Spatial reasoning records
_ _ _
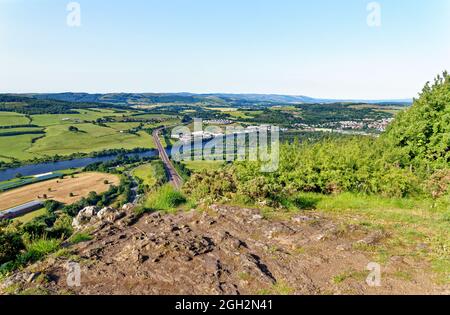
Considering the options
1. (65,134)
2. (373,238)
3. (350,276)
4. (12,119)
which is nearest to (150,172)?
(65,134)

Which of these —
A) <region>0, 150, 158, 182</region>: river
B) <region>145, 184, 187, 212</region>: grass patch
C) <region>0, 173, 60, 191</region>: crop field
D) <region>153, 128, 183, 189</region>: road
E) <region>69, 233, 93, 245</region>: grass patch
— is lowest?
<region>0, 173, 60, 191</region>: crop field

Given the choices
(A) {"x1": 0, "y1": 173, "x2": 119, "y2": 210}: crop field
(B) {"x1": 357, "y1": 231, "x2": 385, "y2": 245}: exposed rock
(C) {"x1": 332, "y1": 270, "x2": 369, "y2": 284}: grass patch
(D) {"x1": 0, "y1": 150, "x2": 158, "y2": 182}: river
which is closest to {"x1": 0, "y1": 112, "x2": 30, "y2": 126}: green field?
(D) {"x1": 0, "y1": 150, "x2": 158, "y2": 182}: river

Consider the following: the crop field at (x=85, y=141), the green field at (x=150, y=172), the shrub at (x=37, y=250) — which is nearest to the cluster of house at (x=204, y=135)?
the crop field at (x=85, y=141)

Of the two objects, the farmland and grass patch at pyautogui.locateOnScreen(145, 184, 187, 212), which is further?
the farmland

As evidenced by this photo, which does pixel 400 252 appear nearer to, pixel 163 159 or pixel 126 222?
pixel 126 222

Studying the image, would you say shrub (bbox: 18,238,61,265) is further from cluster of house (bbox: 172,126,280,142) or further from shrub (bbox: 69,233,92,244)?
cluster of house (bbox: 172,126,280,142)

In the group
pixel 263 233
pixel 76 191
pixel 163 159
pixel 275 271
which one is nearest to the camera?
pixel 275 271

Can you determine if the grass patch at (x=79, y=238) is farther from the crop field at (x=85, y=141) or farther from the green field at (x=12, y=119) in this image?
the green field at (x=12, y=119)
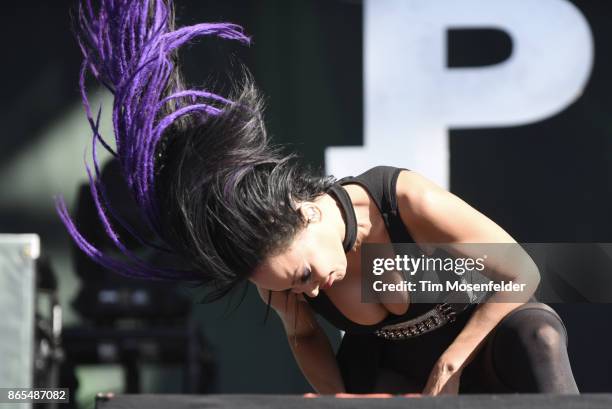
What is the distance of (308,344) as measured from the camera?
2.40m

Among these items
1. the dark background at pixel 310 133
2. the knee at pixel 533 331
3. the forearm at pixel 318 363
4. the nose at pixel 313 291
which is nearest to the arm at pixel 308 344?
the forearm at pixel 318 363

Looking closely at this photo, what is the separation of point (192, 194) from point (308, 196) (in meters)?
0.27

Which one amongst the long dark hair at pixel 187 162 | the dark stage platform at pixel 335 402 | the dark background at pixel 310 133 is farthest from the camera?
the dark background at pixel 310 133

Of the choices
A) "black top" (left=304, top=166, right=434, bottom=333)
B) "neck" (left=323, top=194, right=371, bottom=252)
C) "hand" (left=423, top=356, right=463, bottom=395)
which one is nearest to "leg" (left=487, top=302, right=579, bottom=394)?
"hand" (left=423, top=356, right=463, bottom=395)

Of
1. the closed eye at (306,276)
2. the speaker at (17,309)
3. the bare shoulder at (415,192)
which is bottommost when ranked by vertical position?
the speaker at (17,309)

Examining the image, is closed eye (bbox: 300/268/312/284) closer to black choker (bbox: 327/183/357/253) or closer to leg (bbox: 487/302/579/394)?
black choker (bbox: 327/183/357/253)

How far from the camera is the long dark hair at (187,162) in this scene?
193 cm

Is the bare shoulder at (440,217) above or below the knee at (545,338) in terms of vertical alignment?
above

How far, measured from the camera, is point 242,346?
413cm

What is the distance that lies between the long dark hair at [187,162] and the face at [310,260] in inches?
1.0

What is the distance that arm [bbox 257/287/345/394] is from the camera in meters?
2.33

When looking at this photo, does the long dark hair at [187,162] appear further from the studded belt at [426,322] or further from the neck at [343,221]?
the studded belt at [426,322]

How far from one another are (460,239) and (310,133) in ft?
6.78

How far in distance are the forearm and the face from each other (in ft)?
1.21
_ _ _
WHAT THE TASK REQUIRES: Write out every line of the records above word for word, leaving out the pictures.

TASK OUTPUT:
Considering the options
1. (65,134)
2. (373,238)
3. (350,276)
4. (12,119)
which is nearest to (150,172)?
(65,134)

Which of these —
A) <region>0, 150, 158, 182</region>: river
B) <region>145, 184, 187, 212</region>: grass patch
C) <region>0, 173, 60, 191</region>: crop field
D) <region>153, 128, 183, 189</region>: road
E) <region>69, 233, 93, 245</region>: grass patch
— is lowest?
<region>0, 173, 60, 191</region>: crop field

Given the choices
(A) {"x1": 0, "y1": 173, "x2": 119, "y2": 210}: crop field
(B) {"x1": 357, "y1": 231, "x2": 385, "y2": 245}: exposed rock
(C) {"x1": 332, "y1": 270, "x2": 369, "y2": 284}: grass patch
(D) {"x1": 0, "y1": 150, "x2": 158, "y2": 182}: river
which is closest to {"x1": 0, "y1": 112, "x2": 30, "y2": 126}: green field?
(D) {"x1": 0, "y1": 150, "x2": 158, "y2": 182}: river

Consider the following: the crop field at (x=85, y=141), the green field at (x=150, y=172), the shrub at (x=37, y=250) — which is nearest to the cluster of house at (x=204, y=135)?
the crop field at (x=85, y=141)

Of the two objects, the farmland and grass patch at pyautogui.locateOnScreen(145, 184, 187, 212), which is further?
the farmland

As evidenced by this photo, which does pixel 400 252 appear nearer to, pixel 163 159 or pixel 126 222?
pixel 126 222

Studying the image, would you say shrub (bbox: 18,238,61,265) is further from cluster of house (bbox: 172,126,280,142) or further from shrub (bbox: 69,233,92,244)?
cluster of house (bbox: 172,126,280,142)

In the group
pixel 263 233
pixel 76 191
pixel 163 159
pixel 275 271
which one is nearest to the camera?
pixel 275 271

Can you determine if the grass patch at (x=79, y=238) is farther from the crop field at (x=85, y=141) or farther from the green field at (x=12, y=119) in this image?
the green field at (x=12, y=119)
What is the distance of (308,344) as measured from the camera?
2.40m

Among these items
1. the dark background at pixel 310 133
2. the knee at pixel 533 331
3. the forearm at pixel 318 363
4. the nose at pixel 313 291
which is nearest to the arm at pixel 308 344?
the forearm at pixel 318 363

Looking closely at this photo, what is the separation of point (192, 194) from point (308, 196) (in meters)?
0.27

Which one amongst the long dark hair at pixel 187 162 | the dark stage platform at pixel 335 402 | the dark background at pixel 310 133 is farthest from the camera?
the dark background at pixel 310 133

Of the choices
A) "black top" (left=304, top=166, right=434, bottom=333)
B) "neck" (left=323, top=194, right=371, bottom=252)
C) "hand" (left=423, top=356, right=463, bottom=395)
which one is nearest to "leg" (left=487, top=302, right=579, bottom=394)?
"hand" (left=423, top=356, right=463, bottom=395)

Of
1. the closed eye at (306,276)
2. the speaker at (17,309)
3. the bare shoulder at (415,192)
which is bottommost when ranked by vertical position?
the speaker at (17,309)

Examining the image, is closed eye (bbox: 300/268/312/284) closer to black choker (bbox: 327/183/357/253) or closer to leg (bbox: 487/302/579/394)?
black choker (bbox: 327/183/357/253)

How far from the camera is the long dark hair at (187,162) in this scene?
193 cm

Is the bare shoulder at (440,217) above or below the knee at (545,338) in terms of vertical alignment?
above

How far, measured from the camera, is point 242,346?
413cm

What is the distance that lies between the long dark hair at [187,162] and the face at [310,260] in inches?
1.0

What is the distance that arm [bbox 257/287/345/394] is from the camera in meters?
2.33

When looking at this photo, does the long dark hair at [187,162] appear further from the studded belt at [426,322] or further from the neck at [343,221]?
the studded belt at [426,322]

How far from one another are (460,239) and (310,133) in ft?
6.78

How far in distance are the forearm and the face from each other (in ft)?
1.21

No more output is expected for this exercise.